Lame pigs are often slaughtered humanely on farm and affected limbs are often available following slaughter for human consumption. They frequently provide material for post mortem examination. There may be loss of condition and lesions may be visible on the feet, the joints may be swollen or there may be thickening of the skin of the knees, adventitious bursae, or pressure sores on areas in contact with hard surfaces where pigs spend long periods off their feet. Vesicles may be visible in the vesicular diseases and lines of damaged horn may be visible across the hoof horn after infection. Where these occur on single feet, they are unlikely to indicate vesicular disease, unless these have occurred in the area, but if present on all feet, should be considered carefully. Examination of lesions such as ulceration and horn defects can identify the extent of damage and the presence of any infection. Where infection has tracked from a foot lesion and broken out at the coronary band, inflammation and softening of the associated tissues and infection of the local joints may be seen. The lymph nodes draining the affected area (popliteal and inguinal in the hind limb, prescapular and costal nodes above the forelimb) are swollen and may be inflamed. Other lesions are generally demonstrated following systematic examination of the carcase: opening the joints, checking for deep haemorrhage indicating possible broken bones and sawing along the spine. This allows examination of the spinal column for abscesses and disc problems and samples of spinal cord can then be taken for microscopical examination.

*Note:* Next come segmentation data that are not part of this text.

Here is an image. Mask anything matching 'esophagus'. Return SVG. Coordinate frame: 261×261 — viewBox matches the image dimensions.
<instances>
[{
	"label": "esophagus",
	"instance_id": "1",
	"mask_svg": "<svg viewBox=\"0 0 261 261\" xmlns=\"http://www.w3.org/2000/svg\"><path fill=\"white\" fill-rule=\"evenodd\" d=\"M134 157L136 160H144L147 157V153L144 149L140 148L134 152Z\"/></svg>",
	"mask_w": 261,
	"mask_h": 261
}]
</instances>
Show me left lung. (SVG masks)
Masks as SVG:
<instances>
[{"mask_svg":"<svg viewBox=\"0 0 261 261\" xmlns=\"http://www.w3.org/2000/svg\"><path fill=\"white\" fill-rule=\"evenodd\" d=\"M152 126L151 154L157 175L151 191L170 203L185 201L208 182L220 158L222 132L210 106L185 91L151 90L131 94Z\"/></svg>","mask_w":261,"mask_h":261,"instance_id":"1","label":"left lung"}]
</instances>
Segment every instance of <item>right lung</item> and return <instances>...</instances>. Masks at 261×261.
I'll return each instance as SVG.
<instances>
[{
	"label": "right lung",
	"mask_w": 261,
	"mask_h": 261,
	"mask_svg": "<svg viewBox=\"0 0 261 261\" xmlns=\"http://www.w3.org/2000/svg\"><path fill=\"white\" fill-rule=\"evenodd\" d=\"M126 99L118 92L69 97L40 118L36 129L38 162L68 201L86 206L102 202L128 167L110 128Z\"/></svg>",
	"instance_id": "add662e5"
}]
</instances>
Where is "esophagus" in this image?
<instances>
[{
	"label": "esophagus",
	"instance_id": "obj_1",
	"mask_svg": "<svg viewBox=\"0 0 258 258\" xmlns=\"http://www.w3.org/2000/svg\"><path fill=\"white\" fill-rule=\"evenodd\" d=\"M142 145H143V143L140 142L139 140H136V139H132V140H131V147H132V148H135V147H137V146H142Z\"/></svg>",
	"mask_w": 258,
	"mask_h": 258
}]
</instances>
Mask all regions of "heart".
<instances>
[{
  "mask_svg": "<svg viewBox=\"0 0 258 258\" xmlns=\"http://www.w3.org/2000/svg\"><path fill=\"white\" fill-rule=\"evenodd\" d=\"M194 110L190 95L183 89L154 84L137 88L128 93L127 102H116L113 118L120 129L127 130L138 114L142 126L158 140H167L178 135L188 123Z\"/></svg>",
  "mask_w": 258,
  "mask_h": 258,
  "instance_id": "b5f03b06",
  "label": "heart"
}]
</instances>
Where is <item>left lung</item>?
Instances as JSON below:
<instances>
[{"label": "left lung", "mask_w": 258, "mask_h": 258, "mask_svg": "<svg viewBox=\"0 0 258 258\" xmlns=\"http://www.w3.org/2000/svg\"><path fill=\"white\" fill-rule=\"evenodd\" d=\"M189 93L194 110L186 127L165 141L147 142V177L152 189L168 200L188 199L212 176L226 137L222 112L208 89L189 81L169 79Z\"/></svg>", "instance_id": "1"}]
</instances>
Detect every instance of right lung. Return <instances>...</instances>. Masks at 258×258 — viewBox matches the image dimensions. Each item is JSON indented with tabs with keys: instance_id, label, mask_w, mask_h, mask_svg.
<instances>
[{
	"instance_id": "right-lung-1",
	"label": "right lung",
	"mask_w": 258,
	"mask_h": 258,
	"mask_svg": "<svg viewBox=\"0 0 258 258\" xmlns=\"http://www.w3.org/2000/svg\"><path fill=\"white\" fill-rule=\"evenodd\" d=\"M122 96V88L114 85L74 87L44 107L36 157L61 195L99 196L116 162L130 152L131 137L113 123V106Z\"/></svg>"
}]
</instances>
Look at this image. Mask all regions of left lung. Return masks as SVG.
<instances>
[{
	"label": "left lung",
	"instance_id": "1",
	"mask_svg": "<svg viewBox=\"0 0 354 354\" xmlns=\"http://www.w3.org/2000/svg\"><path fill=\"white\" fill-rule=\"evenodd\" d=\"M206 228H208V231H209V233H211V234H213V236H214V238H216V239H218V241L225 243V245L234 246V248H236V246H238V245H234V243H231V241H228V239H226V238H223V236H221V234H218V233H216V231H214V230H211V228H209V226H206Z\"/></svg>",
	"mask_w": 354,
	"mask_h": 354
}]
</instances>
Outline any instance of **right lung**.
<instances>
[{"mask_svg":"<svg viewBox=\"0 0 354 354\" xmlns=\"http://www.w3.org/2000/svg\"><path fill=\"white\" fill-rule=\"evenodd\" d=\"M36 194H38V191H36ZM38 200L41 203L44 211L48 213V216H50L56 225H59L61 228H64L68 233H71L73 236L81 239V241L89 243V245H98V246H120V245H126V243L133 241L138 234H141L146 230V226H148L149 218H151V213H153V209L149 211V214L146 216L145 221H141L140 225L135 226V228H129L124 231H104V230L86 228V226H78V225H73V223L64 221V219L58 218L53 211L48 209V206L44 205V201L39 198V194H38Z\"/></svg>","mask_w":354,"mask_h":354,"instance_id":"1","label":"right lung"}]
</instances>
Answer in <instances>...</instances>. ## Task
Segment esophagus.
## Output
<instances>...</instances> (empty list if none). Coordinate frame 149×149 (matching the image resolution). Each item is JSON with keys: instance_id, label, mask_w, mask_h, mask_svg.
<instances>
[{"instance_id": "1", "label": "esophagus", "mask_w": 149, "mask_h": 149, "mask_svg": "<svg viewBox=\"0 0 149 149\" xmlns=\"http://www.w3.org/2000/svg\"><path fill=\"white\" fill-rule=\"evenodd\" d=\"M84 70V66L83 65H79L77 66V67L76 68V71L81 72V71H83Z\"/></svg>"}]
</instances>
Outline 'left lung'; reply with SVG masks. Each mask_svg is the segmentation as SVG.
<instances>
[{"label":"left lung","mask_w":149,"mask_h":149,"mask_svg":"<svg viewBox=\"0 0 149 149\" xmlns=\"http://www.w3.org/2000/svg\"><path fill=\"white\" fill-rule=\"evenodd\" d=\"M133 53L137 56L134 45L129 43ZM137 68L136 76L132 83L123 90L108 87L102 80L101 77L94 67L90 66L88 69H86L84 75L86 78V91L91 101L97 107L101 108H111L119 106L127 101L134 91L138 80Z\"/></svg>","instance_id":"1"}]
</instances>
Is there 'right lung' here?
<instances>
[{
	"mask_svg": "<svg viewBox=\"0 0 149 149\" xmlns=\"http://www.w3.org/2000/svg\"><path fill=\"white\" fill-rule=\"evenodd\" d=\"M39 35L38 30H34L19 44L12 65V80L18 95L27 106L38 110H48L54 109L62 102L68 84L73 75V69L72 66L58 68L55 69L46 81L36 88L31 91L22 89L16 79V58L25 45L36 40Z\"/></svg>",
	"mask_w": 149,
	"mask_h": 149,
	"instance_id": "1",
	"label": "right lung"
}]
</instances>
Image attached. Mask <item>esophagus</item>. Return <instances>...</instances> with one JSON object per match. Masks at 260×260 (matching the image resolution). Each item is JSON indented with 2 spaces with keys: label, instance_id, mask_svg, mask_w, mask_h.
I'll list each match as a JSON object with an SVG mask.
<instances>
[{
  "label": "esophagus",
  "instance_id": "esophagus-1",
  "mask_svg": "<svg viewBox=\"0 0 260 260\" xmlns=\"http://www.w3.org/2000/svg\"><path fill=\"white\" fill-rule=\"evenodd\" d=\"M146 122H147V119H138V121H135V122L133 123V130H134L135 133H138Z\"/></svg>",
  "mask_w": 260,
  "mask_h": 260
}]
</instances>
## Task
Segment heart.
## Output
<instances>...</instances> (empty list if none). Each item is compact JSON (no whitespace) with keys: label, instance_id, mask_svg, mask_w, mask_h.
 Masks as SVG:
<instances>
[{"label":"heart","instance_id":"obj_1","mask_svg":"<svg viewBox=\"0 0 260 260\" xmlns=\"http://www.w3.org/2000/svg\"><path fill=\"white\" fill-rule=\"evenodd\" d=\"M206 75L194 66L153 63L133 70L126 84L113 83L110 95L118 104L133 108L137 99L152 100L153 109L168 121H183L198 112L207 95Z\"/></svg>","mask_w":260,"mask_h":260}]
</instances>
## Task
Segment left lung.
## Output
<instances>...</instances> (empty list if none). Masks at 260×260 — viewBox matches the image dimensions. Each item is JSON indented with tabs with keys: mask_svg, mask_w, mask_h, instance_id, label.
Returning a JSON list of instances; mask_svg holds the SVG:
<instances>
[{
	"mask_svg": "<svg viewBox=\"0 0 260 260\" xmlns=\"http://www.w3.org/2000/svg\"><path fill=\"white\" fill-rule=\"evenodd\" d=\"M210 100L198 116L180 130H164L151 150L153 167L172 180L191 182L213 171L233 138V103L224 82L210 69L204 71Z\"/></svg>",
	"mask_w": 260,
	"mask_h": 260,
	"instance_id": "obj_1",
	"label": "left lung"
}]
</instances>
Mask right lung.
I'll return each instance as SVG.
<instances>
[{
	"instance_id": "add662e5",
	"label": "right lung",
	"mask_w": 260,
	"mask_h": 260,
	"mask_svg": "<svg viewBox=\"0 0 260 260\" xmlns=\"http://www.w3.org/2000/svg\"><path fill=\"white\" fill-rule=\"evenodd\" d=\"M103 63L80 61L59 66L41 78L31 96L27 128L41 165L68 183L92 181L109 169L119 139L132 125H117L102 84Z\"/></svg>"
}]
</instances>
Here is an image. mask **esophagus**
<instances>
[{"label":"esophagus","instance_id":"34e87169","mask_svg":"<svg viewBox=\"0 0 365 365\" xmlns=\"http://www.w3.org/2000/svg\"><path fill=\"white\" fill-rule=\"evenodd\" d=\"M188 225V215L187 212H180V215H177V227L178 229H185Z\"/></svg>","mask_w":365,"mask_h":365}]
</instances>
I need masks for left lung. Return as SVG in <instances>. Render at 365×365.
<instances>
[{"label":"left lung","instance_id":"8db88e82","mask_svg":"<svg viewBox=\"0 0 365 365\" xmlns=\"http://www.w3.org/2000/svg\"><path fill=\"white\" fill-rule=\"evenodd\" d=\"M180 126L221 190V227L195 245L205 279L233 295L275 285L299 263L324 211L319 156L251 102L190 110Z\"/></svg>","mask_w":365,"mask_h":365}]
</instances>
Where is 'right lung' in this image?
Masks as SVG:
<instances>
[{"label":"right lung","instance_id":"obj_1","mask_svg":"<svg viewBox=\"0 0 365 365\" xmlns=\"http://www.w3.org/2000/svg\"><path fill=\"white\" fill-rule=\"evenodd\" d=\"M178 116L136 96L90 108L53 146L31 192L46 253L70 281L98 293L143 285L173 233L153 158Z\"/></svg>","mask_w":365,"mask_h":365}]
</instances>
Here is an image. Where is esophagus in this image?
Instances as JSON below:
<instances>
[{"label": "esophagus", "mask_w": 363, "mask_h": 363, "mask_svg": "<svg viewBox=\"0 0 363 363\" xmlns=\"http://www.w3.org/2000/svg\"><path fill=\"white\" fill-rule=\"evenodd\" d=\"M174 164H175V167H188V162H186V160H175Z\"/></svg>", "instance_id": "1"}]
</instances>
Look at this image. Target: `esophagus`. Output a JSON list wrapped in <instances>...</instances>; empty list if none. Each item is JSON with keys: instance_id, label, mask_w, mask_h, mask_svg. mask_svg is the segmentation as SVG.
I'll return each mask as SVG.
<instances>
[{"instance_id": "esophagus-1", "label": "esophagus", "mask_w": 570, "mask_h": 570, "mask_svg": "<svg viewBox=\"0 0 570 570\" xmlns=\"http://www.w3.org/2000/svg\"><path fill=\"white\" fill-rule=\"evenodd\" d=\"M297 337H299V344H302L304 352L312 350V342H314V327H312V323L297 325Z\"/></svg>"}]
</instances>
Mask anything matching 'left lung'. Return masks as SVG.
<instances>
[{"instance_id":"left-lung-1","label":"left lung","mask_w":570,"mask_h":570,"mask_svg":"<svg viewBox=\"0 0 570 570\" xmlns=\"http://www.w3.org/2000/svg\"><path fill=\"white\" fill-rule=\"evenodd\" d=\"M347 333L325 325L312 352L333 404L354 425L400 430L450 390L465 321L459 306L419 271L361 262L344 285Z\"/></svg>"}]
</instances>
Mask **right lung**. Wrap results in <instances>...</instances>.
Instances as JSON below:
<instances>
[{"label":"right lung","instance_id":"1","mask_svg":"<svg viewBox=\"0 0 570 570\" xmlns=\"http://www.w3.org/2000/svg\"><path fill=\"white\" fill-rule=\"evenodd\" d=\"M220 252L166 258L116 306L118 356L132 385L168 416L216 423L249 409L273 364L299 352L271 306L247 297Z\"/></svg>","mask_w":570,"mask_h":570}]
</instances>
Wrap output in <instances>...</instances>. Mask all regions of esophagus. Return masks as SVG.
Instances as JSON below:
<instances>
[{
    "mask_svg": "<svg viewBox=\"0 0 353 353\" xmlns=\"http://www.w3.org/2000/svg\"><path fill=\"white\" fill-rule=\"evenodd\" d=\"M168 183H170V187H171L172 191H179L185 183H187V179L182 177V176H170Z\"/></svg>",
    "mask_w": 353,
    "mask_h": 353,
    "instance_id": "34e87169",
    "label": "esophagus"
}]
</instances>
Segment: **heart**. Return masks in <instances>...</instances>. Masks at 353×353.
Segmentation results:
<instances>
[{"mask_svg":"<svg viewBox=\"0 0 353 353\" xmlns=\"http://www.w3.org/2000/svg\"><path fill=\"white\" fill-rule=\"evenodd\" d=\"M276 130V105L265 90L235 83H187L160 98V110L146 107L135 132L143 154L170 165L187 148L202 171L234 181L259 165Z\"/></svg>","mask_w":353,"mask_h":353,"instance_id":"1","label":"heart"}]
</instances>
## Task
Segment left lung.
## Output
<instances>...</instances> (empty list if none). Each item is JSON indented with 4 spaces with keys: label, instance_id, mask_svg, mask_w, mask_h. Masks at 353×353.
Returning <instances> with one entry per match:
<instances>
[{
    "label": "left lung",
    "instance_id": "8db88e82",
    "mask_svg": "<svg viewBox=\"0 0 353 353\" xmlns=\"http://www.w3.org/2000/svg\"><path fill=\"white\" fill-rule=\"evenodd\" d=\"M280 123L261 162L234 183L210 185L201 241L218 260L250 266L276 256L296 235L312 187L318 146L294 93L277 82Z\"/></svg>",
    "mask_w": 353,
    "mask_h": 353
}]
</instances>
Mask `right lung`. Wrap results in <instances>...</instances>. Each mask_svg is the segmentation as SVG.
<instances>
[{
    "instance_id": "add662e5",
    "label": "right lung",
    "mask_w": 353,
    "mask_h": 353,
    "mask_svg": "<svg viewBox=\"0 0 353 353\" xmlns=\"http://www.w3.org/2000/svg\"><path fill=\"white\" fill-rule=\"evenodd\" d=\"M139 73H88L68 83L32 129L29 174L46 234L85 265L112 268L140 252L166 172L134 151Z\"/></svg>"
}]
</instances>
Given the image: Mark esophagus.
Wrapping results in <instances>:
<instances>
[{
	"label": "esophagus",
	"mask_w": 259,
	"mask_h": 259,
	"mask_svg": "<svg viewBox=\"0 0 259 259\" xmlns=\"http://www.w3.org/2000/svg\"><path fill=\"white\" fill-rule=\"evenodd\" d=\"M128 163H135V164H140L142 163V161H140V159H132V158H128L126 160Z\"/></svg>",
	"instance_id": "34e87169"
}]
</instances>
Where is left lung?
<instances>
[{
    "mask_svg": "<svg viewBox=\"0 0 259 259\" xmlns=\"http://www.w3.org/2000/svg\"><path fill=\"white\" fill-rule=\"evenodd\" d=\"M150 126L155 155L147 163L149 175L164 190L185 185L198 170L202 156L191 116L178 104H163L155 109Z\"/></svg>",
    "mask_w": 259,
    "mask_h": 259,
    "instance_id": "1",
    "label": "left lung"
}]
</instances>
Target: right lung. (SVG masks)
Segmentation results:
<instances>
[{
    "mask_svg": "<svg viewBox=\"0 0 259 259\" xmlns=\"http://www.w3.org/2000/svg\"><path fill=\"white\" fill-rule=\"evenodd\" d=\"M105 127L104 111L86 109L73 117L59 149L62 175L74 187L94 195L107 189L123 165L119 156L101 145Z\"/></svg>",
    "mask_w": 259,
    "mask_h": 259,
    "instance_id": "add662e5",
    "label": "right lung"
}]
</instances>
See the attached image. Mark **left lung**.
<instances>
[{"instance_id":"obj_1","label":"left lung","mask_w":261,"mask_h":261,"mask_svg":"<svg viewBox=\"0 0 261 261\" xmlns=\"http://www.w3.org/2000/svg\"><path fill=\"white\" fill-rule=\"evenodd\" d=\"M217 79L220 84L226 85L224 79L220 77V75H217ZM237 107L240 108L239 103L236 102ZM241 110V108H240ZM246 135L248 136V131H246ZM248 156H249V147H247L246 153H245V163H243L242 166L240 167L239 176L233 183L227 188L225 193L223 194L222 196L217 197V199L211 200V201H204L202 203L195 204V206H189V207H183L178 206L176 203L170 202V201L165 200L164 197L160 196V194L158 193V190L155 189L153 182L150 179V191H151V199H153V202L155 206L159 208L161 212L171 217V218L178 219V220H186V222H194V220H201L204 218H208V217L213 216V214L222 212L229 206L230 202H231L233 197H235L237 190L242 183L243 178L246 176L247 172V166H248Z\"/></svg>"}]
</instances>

Treatment depends upon the nature of the condition present and the severity of the lameness. Animals with broken legs must be killed immediately and those with lameness which will not resolve should be culled. Infections may be treated with an antimicrobial to eliminate the infectious agent, but animals which do not respond should be re-assesses and culled is unlikely to recover. Overgrowth of the hoof horn can be trimmed and local infections treated by injection with antibiotic and using antibiotic spray or disinfectant footbaths. Infected single claws may be removed under local anaesthetic. Lame pigs under treatment require support and should be protected from their group, placed on a soft floor of straw or deep shavings and given adequate food and water. Control also depends on the condition. Erysipelas and Glässer’s disease can be prevented by vaccination and streptococcal arthritis and mycoplasmal lameness by antimicrobial treatment of the group. Injuries to the foot and adventitious bursitis can be reduced by rearing on soft bedding or correctly-designed flooring with pencil edge slats, polypropylene coatings for perforated floorings and round edged aggregate in concrete. Bedding must not remain wet.
Lameness in pigs must be identified and remedied rapidly, as it represents a welfare problem which is penalised in many quality assurance schemes. Lame pigs cannot be transported onward or presented for slaughter, so treatment must be given or the animals humanely destroyed. The presence of vesicular disease such as Foot-and-Mouth Disease must be notified to the state veterinarian.